APPENDIXA miner with pneumoconiosis who meets or met one of the following sets of medical specifications, may be found to be totally disabled due to pneumoconiosis at the pertinent time, in the absence of evidence rebutting such finding: (1) Arterial oxygen tension at rest (sitting or standing) or during exercise and simultaneously determined arterial p[co]2 equal to, or less than, the values specified in the following table: Arterial p[o]2 equal to or Arterial p[co]2 less than (mm. Hg) (mm. Hg) and 30 or below ____________________ 65 31 _____________________________ 64 32 _____________________________ 63 33 _____________________________ 62 34 _____________________________ 61 35 _____________________________ 60 36 _____________________________ 59 37 _____________________________ 58 38 _____________________________ 57 39 _____________________________ 56 40 or above ____________________ 55
(2) Cor pulmonale with right-sided congestive failure as evidenced by peripheral edema and liver enlargement, with:
(A) Right ventricular enlargement or outflow tract prominence on X-ray or fluoroscopy; or
(B) ECG showing QRS duration less than 0.12 seconds and R of 5 mm. or more in V and R/S of 1.0 or more in V and transition zone (decreasing R/S) left of V;
(3) Congestive heart failure with signs of vascular congestion such as hepatomegaly or peripheral or pulmonary edema, with:
(A) Cardio-thoracic ratio of 55 percent or greater, or equivalent enlargement of the transverse diameter of the heart, as shown on teleroentgenogram (6-foot film); or
(B) Extension of the cardiac shadow (left ventricle) to the vertebral column on lateral chest roentgenogram and total of S in V or V and R in V or V of 35 mm. or more on ECG.

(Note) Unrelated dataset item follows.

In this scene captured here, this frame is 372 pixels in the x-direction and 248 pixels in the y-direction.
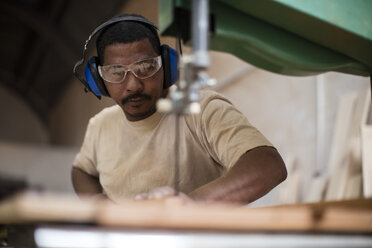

20 C.F.R. § 410.490 (1975).
Appellant Secretary supplies this quick summary of his position:
In passing the Black Lung provisions of the Coal Mine Health and Safety Act, Pub.L. 91-173, Congress intended to provide benefits to the large number of coal miners who were totally disabled due to pneumoconiosis, and to the survivors of such miners. Congressional action was believed to be necessary because few states provided benefits for death or disability due to the disease. 30 U.S.C. § 901. Collins v. Weinberger, 401 F. Supp. 377, 379 (W.D.Va., 1975) (appeal pending). While the ultimate burden of financing Black Lung insurance programs was placed on the mine owners themselves, 30 U.S.C. § 931 et seq., the financial burden of having to pay benefits to the great backlog of diseased miners and their widows was felt to be too great for private industry to bear. Congress therefore provided that the United States itself would pay benefits to this backlog of individuals. 1972 U.S. Code Cong. Admin. News, p. 2310.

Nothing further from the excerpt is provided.